> [OBJETIVO DO EXERCÍCIO]: Por favor, transcreva do trecho abaixo, sobre o relatório das Forças Armadas, a passagem que começa em "Por Ronald Rocha*—" e segue até "na disputa eleitoral.".

> [TRECHO DO DOCUMENTO]:
════════════════
Por Ronald Rocha*—
Quando a tarde caía sobre a planura de Brasília na quarta-feira, dia 9/11/2022, o general Paulo Sérgio Nogueira, responsável ministerial pela Defesa, encaminhou “A Sua Excelência o Senhor Ministro Alexandre de Moraes”, via Ofício no 29.126/GM-MD, o esperado Relatório Técnico da Fiscalização do Sistema Eletrônico de Votação pelas Forças Armadas. O material, preparado pela Efasev, tem 63 páginas, inclusive 11 anexos. Respondia, então, às condições criadas pela Resolução TSE no 23.673/2021, que, no afã de isolar ou neutralizar os apelos autogolpistas em direção à caserna, entreabriu a brecha inadequada e polêmica de introduzir, em termos formais, os quartéis na disputa eleitoral.
════════════════
> [DADOS DE ORIGEM]:
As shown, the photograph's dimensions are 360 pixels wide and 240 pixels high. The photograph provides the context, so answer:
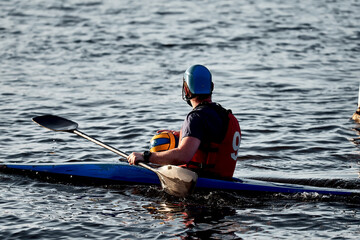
════════════════
> [RESPOSTA DO EXERCÍCIO]:
Por Ronald Rocha*—
Quando a tarde caía sobre a planura de Brasília na quarta-feira, dia 9/11/2022, o general Paulo Sérgio Nogueira, responsável ministerial pela Defesa, encaminhou “A Sua Excelência o Senhor Ministro Alexandre de Moraes”, via Ofício no 29.126/GM-MD, o esperado Relatório Técnico da Fiscalização do Sistema Eletrônico de Votação pelas Forças Armadas. O material, preparado pela Efasev, tem 63 páginas, inclusive 11 anexos. Respondia, então, às condições criadas pela Resolução TSE no 23.673/2021, que, no afã de isolar ou neutralizar os apelos autogolpistas em direção à caserna, entreabriu a brecha inadequada e polêmica de introduzir, em termos formais, os quartéis na disputa eleitoral.